Text shown:
+++
Attracting more drivers isn’t just about raising wages. When there’s a shortage of anything, the price goes up, and driver wages continue to rise, he said.
“If this was only about pay, it would be easy to solve. It’s more than that,” he said.
In addition to demographics, driver shortages can be attributed to the demanding lifestyle and driver treatment along the supply chain.
“Companies are getting the message,” he said.
They’re doing a better job of reducing the length of the haul and providing more time at home. And shippers and receivers are reducing wait times for drivers, who typically incurred extended wait times, he said.
Driver shortages are also a result of more attractive job alternatives and are exacerbated by regulations such as restricted drive times that reduce industry productivity, requiring more trucks and drivers.
Independent Meat — a fifth-generation, family-owned business in Twin Falls — has a small fleet of trucks, delivering its pork products in Idaho, Utah, Nevada and Montana. But it uses other carriers to deliver 60 percent of its production to distributors in Washington, Oregon and California, Kenny Stagmeyer, the company’s logistics manager, said.
“We’ve been fortunate that the carriers we do use have been able to take care of most of our needs,” he said.
But the driver shortage is affecting all companies, whether they have two trucks or 200. Every company has equipment sitting idle in the yard, he said.
“There’s not a trucking company out there that’s not hiring drivers (and) it’s hard to find good quality drivers,” he said.
The ones with experience are staying with their companies, and those companies are paying to keep them. Other drivers may barely have a year of over-the-road experience. Companies are moving to in-house training and offering sign-on bonuses more than ever before, he said.
“It’s hard to find guys that want to work. Everybody’s trying to attract drivers; it’s nationwide,” he said.
In addition to the lifestyle, the federal government made life more difficult for companies when it mandated electronic logging devices that track a trucker’s every minute and movement, he said.
The ELD rules limit truckers to 11 hours of drive time and 14 consecutive hours of on-duty time in a 24-hour period before they have to pull off the road for 10 hours before driving again.
The rules make no allowances for weather delays or time waiting at docks and tied the hands of a lot of companies, he said.
In those instances, the driver is still on the clock. If he’s paid by the mile — and a lot are — it cuts into his time and into his pay, he said.
“The driver situation has been ongoing now for five or six years, but it’s really started to hit home,” he said.
Backed-up trucks cause a domino effect that affects everyone from start to finish, he said.
While truckers do have to pass routine physicals required by the Department of Transportation, there is no maximum age limit that kicks them out of the cab.
But with a median age of 49 for long-haul drivers in 2017, the truck driver shortage will be amplified by a growing number of retiring drivers as well as by industry expansion.
The trucking industry will need more than 897,500 new drivers over the next decade, nearly 90,000 per year on average, Costello said in his 2017 analysis.
+++
Supplied information:
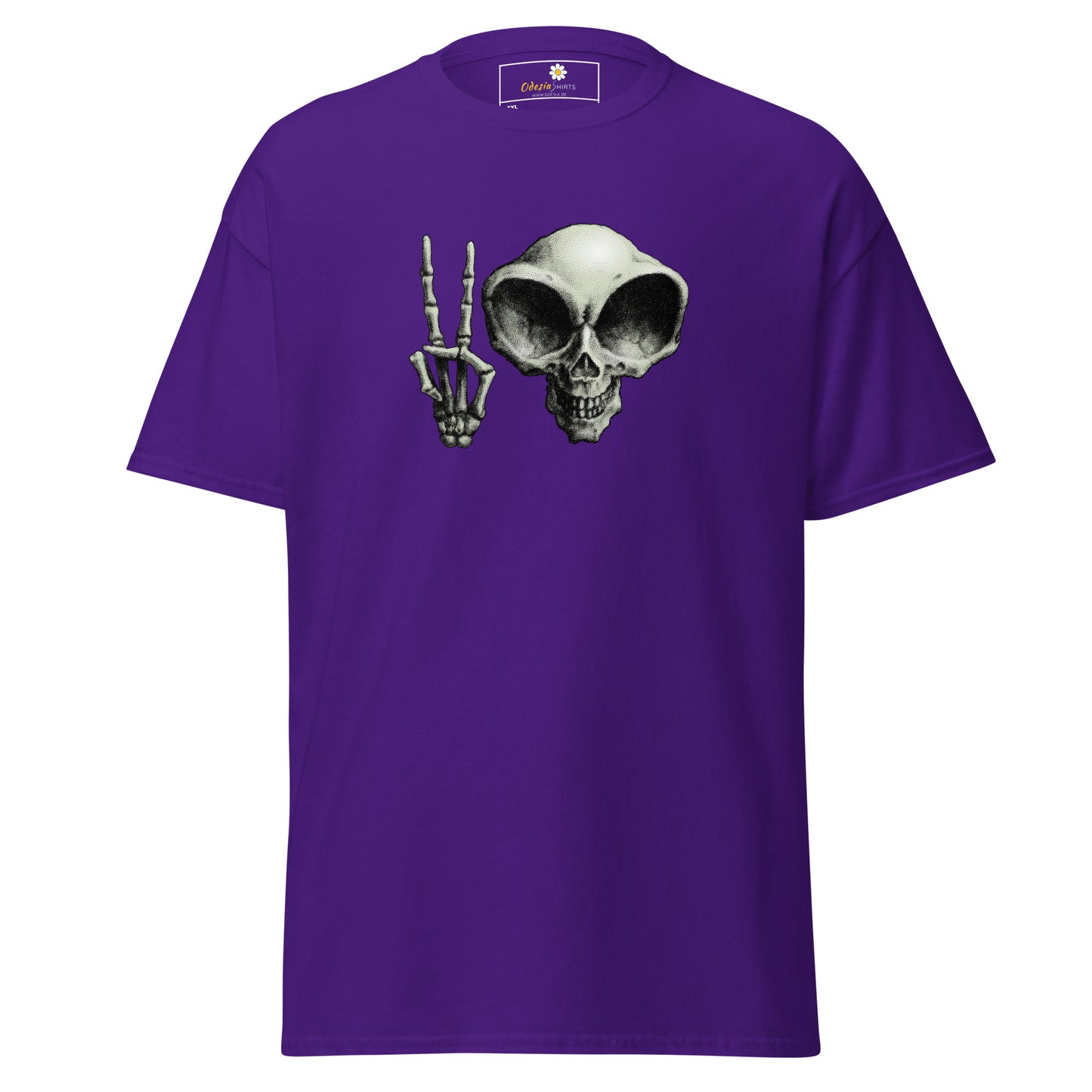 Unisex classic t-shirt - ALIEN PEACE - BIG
+++
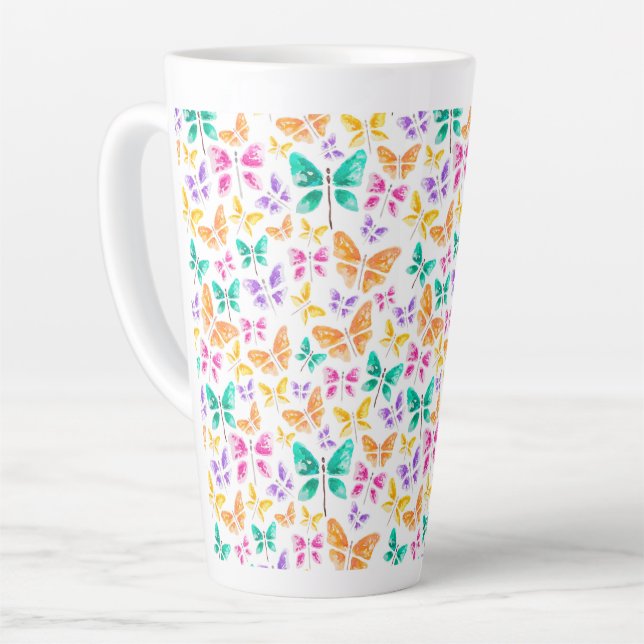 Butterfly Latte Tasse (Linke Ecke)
+++
Activity list:
1) The article on the truck driver shortage names the states where Independent Meat delivers with its own small fleet of trucks. List those states.
2) Translate this sentence from the article on the truck driver shortage into Spanish: "Backed-up trucks cause a domino effect that affects everyone from start to finish, he said."
3) Continue the article on the truck driver shortage from its last sentence.

Answers to the problems:
1) Idaho, Utah, Nevada, Montana

2) Los camiones retrasados provocan un efecto dominó que afecta a todos de principio a fin, dijo.

3)
Retirement accounts for 49 percent of future needs, and industry growth accounts for at least 28 percent through 2026. If nothing changes in the trend line, the driver shortage could surpass 174,000 by 2026.
Because trucks account for nearly 71 percent of all freight tonnage moved in the U.S., it is highly unlikely the driver shortage could be reduced significantly by shifting to other modes of transportation such as rail, he said.
“If the trend stays on course, there will likely be severe supply chain disruptions resulting in significant shipping delays, higher inventory carrying costs and perhaps shortages at stores,” he said in the report.
The U.S. Bureau of Labor Statistics in its September 2018 working paper titled “Is the U.S. Labor Market for Truck Drivers Broken?” countered that nothing in the available evidence suggests there will be an actual shortage of drivers that will bring about Costello’s scenario.
That report noted a tight labor market for the industry since 2003 but also found that no special constraints prevent entry into the occupation and no reason the driver supply should fail to respond to higher price signals.
It did note, however, that drivers in the long-distance trucking sector were not addressed in its analysis.
That’s exactly the sector ATA is focused on. The BLS report is looking at the broader industry, where there’s no shortage of local drivers. Of the roughly 3.5 million truck drivers today, the ATA is concerned about the 500,000 to 600,000 long-haul tractor-trailer drivers, he said.
While the American Transportation Research Institute, a not-for-profit research organization, doesn’t track quantitative data on driver shortages, it has studied the issue at least since the early 1990s, Rebecca Brewster, ATRI president, said.
“Certainly over the years it’s been a bigger or lesser issue, depending on the economy,” she said.
For example, it wasn’t a top industry issue during the recession because there was less demand for freight and consequently less demand for drivers, she said.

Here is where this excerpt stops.